[Stored data entries]
▬▬▬▬▬▬

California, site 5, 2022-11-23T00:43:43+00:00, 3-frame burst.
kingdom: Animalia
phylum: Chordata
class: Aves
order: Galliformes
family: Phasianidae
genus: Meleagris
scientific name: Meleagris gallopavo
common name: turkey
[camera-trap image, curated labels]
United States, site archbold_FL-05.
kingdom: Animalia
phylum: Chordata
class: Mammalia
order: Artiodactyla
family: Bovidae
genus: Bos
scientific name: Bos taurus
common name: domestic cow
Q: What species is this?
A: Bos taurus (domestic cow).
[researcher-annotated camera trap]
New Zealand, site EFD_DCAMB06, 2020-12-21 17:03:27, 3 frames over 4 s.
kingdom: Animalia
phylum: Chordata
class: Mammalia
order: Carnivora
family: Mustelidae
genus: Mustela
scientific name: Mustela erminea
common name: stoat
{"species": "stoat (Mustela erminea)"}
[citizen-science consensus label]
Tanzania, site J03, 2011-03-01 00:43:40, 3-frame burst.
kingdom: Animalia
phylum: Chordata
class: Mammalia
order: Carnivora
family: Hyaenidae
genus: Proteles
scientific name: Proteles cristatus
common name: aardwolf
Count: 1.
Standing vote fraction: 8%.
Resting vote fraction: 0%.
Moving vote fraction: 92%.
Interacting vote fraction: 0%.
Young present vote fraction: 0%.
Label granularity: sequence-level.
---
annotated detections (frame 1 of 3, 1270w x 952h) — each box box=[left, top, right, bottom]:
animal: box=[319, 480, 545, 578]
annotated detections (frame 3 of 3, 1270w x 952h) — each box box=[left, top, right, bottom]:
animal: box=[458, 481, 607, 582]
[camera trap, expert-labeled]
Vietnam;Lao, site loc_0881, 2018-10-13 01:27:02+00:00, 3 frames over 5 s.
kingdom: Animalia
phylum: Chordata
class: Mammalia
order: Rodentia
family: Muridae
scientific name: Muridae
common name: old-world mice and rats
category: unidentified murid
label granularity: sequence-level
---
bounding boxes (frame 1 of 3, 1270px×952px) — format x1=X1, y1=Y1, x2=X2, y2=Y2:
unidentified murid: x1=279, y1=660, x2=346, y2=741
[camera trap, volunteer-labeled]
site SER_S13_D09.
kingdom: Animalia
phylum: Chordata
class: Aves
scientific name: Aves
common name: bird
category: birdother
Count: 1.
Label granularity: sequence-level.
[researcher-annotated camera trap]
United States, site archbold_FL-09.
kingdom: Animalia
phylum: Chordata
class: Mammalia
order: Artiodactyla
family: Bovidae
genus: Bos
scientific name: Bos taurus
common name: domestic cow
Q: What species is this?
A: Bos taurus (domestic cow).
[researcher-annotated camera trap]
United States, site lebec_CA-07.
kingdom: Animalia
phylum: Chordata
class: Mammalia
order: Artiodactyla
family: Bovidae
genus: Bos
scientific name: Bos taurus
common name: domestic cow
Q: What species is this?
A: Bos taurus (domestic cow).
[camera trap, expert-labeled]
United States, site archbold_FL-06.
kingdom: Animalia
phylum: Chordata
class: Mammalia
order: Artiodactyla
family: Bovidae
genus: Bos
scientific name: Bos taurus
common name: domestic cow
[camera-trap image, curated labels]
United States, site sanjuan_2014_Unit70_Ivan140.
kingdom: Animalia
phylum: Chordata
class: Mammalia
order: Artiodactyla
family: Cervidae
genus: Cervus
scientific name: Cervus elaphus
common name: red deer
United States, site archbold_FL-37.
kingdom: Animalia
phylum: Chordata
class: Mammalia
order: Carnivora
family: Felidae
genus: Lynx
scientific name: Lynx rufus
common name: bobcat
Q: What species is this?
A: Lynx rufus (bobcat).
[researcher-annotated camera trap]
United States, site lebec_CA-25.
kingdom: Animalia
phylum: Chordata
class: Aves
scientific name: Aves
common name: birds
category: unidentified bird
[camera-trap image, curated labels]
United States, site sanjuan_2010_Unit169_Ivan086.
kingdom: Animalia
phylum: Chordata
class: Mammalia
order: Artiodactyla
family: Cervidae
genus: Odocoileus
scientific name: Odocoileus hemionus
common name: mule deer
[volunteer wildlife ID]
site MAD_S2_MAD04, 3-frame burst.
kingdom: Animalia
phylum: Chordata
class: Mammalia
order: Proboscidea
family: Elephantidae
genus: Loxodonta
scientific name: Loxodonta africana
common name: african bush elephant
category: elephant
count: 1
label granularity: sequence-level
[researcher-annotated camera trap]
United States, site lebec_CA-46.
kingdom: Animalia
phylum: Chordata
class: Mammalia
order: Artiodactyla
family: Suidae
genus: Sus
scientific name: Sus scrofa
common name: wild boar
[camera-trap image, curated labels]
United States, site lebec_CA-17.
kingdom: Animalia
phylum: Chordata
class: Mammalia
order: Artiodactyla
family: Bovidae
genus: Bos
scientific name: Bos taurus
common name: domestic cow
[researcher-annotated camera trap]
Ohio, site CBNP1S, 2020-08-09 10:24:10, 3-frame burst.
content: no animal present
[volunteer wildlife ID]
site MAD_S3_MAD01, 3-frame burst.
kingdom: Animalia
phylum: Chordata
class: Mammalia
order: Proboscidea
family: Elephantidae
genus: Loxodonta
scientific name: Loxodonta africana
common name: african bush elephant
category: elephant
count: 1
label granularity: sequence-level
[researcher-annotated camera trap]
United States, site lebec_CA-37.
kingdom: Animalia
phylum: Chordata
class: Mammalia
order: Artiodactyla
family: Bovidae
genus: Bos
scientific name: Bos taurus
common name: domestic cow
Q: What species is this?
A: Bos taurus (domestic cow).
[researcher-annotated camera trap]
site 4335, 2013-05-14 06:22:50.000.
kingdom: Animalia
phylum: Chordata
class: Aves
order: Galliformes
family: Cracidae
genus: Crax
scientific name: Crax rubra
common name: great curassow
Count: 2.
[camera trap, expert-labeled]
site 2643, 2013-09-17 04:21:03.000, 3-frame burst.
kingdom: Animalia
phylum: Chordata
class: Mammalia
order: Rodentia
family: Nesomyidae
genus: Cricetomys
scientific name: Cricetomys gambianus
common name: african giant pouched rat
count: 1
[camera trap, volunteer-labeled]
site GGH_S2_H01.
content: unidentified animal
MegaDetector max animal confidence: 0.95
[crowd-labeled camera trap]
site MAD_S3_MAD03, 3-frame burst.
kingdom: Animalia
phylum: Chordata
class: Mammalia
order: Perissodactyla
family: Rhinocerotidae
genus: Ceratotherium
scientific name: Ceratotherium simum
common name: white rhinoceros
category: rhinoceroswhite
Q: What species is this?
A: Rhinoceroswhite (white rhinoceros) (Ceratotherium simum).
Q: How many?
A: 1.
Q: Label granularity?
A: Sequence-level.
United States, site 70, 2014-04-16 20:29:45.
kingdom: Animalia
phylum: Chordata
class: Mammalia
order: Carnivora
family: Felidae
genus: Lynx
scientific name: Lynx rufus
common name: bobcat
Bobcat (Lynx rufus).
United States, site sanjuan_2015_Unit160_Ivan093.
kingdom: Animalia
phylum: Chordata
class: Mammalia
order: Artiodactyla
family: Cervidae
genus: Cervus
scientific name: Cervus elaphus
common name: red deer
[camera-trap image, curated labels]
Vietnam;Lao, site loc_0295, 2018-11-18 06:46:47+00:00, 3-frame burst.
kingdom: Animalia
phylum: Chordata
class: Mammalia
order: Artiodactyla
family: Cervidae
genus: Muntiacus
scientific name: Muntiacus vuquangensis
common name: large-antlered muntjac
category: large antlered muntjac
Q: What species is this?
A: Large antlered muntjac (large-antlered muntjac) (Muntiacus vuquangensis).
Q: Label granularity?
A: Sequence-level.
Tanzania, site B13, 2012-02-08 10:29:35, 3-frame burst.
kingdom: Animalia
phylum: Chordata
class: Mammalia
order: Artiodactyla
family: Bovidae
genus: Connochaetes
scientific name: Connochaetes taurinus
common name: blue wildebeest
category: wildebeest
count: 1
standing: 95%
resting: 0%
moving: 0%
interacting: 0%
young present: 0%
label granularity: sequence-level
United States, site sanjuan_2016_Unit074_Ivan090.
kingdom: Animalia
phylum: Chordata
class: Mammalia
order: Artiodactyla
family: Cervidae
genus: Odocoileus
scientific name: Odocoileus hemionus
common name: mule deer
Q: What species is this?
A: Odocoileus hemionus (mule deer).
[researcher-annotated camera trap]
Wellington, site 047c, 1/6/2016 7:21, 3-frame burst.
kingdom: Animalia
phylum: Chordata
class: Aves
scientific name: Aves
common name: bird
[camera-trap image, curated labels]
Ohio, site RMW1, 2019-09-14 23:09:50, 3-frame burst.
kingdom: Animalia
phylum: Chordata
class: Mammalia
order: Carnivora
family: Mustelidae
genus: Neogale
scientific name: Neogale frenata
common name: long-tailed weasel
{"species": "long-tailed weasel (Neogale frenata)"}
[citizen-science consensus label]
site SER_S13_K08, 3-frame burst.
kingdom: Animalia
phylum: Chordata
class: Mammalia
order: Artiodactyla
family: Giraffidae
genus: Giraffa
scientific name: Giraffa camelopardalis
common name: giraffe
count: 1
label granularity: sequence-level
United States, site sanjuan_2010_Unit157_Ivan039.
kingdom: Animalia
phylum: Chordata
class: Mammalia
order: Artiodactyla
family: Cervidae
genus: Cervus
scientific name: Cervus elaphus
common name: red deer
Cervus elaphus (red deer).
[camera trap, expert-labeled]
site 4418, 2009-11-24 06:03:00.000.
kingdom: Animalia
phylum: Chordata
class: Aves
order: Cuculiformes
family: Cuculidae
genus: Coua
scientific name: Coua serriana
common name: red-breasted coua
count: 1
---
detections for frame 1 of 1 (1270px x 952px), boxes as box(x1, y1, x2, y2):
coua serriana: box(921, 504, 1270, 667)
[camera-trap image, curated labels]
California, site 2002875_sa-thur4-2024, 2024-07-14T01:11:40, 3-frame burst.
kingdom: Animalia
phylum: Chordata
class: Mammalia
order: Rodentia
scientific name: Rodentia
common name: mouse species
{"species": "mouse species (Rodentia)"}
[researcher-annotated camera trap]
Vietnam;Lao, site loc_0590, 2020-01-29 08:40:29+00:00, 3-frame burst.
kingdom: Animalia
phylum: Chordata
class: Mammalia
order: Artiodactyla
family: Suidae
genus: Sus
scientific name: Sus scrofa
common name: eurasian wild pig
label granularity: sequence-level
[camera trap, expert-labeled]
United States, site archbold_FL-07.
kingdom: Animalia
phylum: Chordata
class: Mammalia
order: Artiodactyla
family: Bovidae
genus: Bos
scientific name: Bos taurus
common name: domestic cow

▬▬▬▬▬▬

*WHAT TO DO:* Every line of the entries that includes "Vietnam" must be copied into the answer.

*RESULT OF THIS TASK:*
Vietnam;Lao, site loc_0881, 2018-10-13 01:27:02+00:00, 3 frames over 5 s.
Vietnam;Lao, site loc_0295, 2018-11-18 06:46:47+00:00, 3-frame burst.
Vietnam;Lao, site loc_0590, 2020-01-29 08:40:29+00:00, 3-frame burst.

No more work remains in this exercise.